I think the real issue here is the limited k value forces a worse approximation of the cluster centers, possibly due to the inherent "shape" of the RGB data points. Janert claims K-means works best for globular or star-convex clusters. I haven't been able to define the RGB points' shape, but I think it may be a function of the colorspace they are expressed in. An interesting experiment would be to convert each point to HSL or XYZ and try re-plotting.

So Why Is It Ugly?

Of course, in retrospect, it makes some sense that the K-means would result in less than idea identification of prominent colors in an image such as the example given. Because of the hero image in the jumbotron there are a huge number of colors on-screen, and the K-means is simply finding a best approximation of a local minimum for the Euclidean distance in RGB values. This means the flesh-tones and the dark greys have to be factored in as much as the bright green "Sign up for GitHub" button; resulting in a more muted palette.

One Step Back

It occurred to me, browsing through all of the captured images, that I would necessarily have the same issue with each site that heavily relied on images (of products, of users, of advertisements). What originally prompted me to examine these sites was to try and view the palettes they were designed with, and while the images are sometimes a part of this (tumblr.com for instance) more often they are just noise.

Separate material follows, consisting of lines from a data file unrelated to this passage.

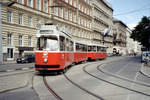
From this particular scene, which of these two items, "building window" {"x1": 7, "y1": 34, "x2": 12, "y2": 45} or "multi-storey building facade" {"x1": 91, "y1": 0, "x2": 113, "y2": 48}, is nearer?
"building window" {"x1": 7, "y1": 34, "x2": 12, "y2": 45}

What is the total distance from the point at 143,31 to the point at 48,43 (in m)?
26.1

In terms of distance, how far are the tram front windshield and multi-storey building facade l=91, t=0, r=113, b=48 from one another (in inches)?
2068

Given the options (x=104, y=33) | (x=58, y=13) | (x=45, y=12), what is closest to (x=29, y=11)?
(x=45, y=12)

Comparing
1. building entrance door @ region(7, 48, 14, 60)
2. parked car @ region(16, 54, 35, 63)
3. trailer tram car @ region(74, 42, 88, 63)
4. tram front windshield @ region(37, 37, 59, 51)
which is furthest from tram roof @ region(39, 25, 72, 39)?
building entrance door @ region(7, 48, 14, 60)

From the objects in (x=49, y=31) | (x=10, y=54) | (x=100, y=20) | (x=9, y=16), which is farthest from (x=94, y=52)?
(x=100, y=20)

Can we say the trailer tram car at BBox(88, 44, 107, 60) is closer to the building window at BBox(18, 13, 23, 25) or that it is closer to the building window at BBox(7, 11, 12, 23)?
the building window at BBox(18, 13, 23, 25)

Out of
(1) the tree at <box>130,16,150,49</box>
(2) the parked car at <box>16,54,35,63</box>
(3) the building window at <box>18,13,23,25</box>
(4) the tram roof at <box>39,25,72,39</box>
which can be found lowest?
(2) the parked car at <box>16,54,35,63</box>

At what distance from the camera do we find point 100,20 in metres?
71.2

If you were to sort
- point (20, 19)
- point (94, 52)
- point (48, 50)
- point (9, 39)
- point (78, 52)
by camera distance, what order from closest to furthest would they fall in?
point (48, 50)
point (78, 52)
point (9, 39)
point (94, 52)
point (20, 19)

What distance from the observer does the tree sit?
33.0 m

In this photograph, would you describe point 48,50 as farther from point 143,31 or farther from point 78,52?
point 143,31

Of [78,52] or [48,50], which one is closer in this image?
[48,50]

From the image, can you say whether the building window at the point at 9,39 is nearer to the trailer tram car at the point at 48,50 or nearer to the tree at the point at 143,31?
the trailer tram car at the point at 48,50

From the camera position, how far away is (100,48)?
33688 millimetres
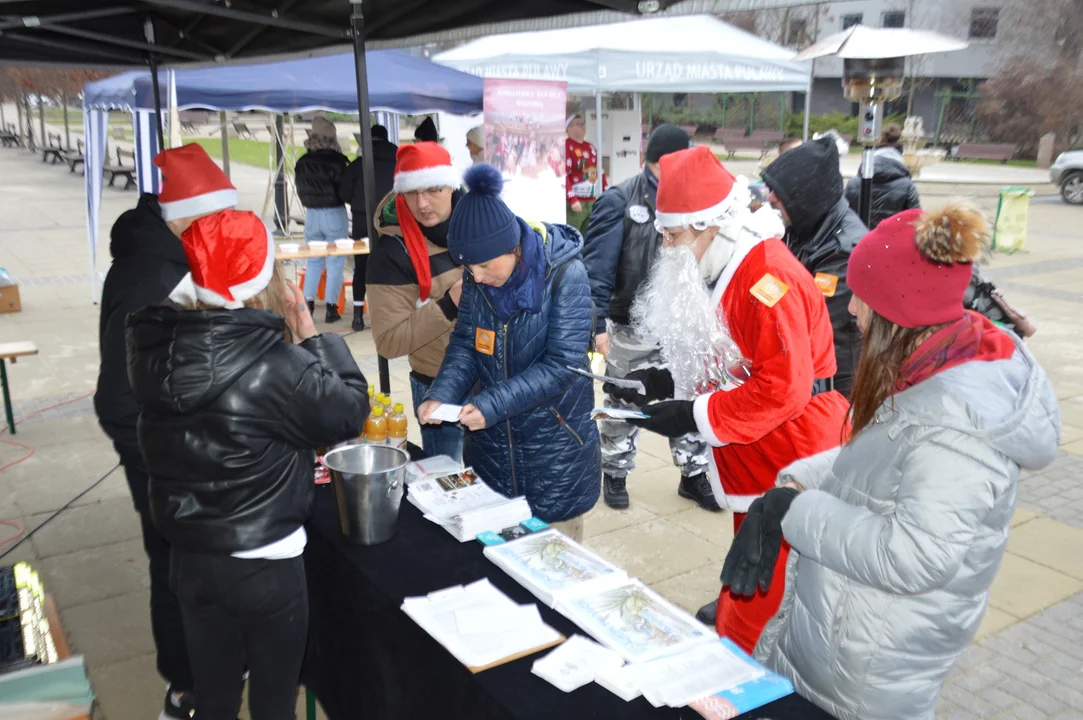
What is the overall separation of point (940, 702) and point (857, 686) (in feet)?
5.34

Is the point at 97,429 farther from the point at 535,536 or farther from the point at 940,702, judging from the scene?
the point at 940,702

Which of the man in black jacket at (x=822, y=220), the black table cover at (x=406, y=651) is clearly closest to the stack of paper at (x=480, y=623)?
the black table cover at (x=406, y=651)

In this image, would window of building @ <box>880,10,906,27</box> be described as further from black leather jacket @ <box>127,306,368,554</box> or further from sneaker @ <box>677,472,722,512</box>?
black leather jacket @ <box>127,306,368,554</box>

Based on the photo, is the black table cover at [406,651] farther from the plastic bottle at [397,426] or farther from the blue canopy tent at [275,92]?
the blue canopy tent at [275,92]

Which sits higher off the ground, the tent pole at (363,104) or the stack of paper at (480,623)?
the tent pole at (363,104)

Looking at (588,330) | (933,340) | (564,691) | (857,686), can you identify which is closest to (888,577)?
(857,686)

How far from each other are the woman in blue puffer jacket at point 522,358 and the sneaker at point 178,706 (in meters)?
1.26

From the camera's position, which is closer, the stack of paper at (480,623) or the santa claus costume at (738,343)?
the stack of paper at (480,623)

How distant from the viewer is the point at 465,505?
105 inches

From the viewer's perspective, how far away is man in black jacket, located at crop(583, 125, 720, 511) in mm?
4414

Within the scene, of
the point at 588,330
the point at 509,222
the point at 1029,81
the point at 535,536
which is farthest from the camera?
the point at 1029,81

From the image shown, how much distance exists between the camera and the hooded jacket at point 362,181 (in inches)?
322

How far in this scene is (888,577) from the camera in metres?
1.69

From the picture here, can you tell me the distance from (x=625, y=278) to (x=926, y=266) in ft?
9.19
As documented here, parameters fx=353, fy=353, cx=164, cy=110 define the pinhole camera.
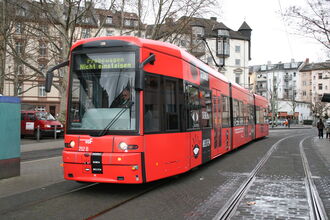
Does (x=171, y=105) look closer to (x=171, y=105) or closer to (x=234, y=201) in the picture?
(x=171, y=105)

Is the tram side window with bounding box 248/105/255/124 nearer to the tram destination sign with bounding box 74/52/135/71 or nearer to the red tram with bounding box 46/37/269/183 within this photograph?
the red tram with bounding box 46/37/269/183

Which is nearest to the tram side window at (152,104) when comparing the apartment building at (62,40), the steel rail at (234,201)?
the steel rail at (234,201)

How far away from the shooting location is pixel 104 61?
697 centimetres

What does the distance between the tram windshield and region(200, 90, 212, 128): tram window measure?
3.43m

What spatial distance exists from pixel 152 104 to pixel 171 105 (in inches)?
29.4

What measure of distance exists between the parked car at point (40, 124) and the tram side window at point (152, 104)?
17.3 metres

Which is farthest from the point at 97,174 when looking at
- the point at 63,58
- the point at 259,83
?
the point at 259,83

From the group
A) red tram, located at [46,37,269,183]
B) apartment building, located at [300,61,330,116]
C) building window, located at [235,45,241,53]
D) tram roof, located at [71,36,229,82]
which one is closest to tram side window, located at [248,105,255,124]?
tram roof, located at [71,36,229,82]

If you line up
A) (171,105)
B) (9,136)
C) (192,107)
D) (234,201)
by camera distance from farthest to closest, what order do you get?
1. (192,107)
2. (9,136)
3. (171,105)
4. (234,201)

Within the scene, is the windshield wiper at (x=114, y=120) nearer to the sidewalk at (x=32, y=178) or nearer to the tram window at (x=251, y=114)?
the sidewalk at (x=32, y=178)

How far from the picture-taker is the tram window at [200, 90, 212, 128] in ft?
32.4

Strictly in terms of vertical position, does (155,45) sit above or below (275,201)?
above

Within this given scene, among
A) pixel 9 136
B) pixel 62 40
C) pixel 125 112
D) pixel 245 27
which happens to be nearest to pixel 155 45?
pixel 125 112

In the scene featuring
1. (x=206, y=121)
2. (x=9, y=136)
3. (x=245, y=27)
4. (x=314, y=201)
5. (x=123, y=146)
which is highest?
(x=245, y=27)
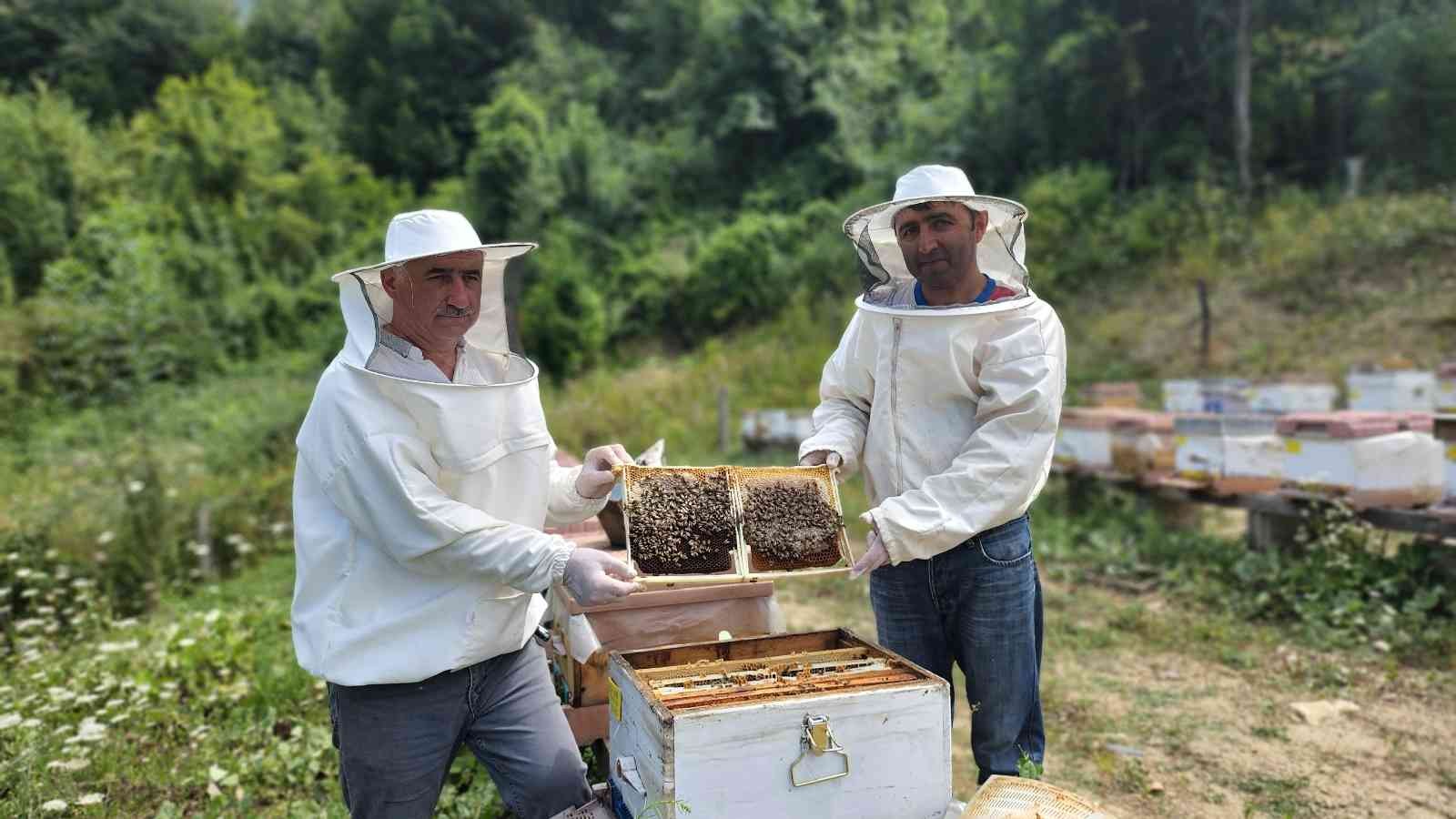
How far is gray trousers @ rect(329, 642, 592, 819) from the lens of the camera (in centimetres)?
238

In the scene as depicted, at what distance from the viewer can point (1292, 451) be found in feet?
20.1

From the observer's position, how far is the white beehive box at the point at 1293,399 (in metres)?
8.94

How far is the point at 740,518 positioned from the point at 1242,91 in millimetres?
21530

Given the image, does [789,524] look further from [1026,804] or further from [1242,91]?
[1242,91]

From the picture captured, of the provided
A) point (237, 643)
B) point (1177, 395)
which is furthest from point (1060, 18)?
point (237, 643)

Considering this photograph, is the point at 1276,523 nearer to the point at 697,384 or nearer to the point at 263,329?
the point at 697,384

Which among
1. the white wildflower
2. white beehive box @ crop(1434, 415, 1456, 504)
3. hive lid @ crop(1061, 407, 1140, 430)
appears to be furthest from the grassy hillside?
the white wildflower

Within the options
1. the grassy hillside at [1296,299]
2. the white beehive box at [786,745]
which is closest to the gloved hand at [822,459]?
the white beehive box at [786,745]

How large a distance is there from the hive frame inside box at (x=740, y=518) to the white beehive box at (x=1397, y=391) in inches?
323

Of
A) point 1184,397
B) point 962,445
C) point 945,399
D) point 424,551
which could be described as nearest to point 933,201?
point 945,399

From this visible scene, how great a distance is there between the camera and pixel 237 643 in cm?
526

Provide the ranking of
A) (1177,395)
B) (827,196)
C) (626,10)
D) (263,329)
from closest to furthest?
(1177,395), (263,329), (827,196), (626,10)

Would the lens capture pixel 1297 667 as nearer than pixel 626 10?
Yes

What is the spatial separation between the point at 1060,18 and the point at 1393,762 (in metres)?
21.0
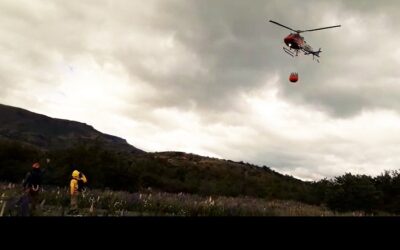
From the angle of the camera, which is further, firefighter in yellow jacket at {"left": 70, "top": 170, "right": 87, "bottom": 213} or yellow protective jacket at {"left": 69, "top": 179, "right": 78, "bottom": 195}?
yellow protective jacket at {"left": 69, "top": 179, "right": 78, "bottom": 195}

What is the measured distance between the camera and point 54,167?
113ft

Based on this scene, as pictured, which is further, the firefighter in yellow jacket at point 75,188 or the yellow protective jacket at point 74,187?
the yellow protective jacket at point 74,187

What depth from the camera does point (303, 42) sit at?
42.0m
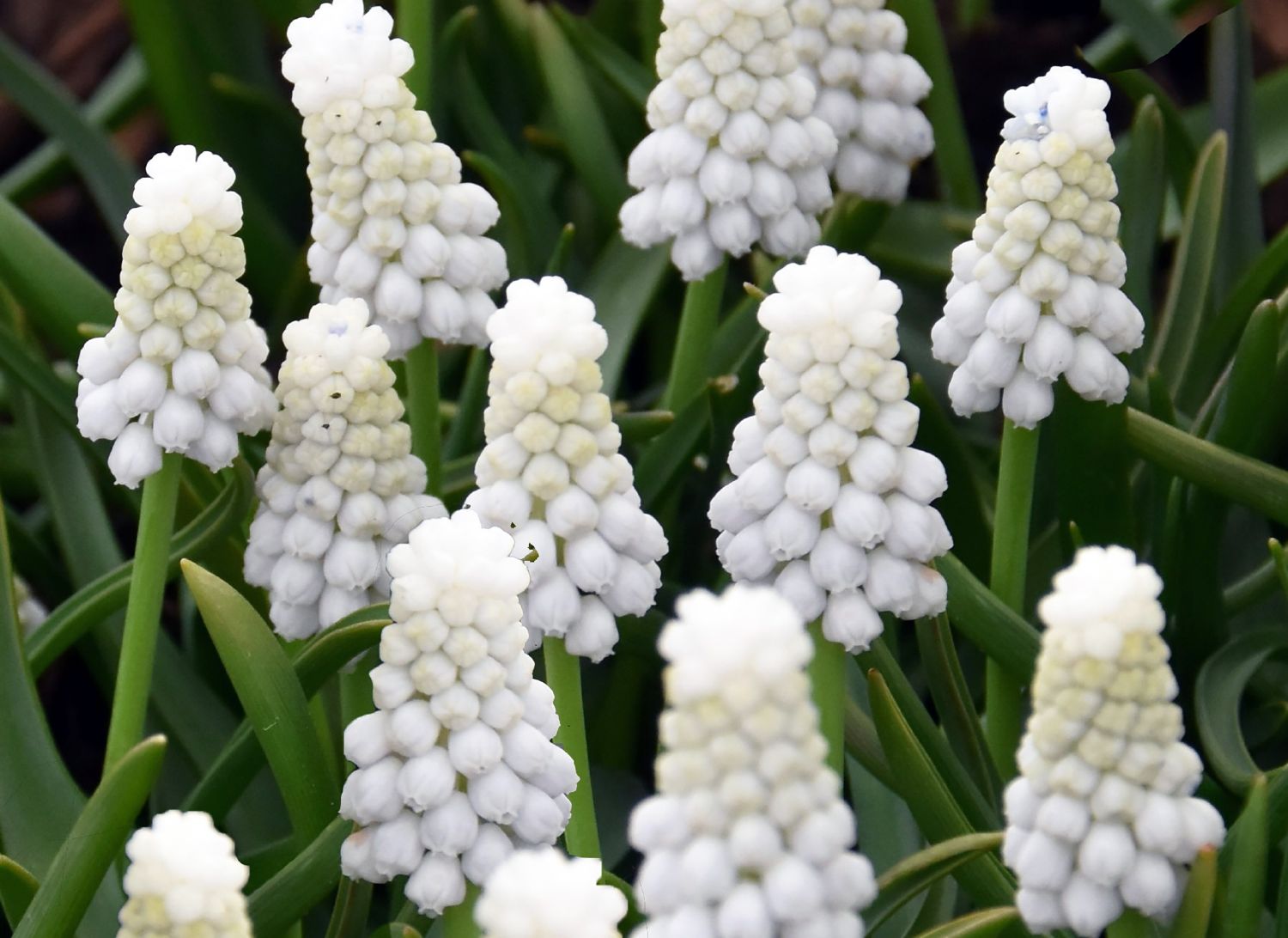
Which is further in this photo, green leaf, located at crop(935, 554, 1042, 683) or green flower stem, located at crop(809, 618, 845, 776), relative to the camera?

So I re-crawled each of the sites, this time omitting images from pages with an additional parameter to PhantomJS:

  driver = webdriver.PhantomJS(service_args=['--ignore-ssl-errors=true',
                                             '--ssl-protocol=any',
                                             '--load-images=no'])

Which results in the following:

GitHub homepage no images

So taking a histogram of an image-less screen capture results in the following histogram from imagemagick:

While it is better without the hero image, it still fails to (in my mind) adequately capture the saturation in the green call to action. This has led me to conclude that I'm approaching the color extraction wrong and need to reassess the algorithmic approach.

Next Steps

Ultimately, I think this was a roundabout way to find I have been approaching the problem incorrectly. I think the next logical approach to test will be implementing a color quantization (Median Cut looks promising).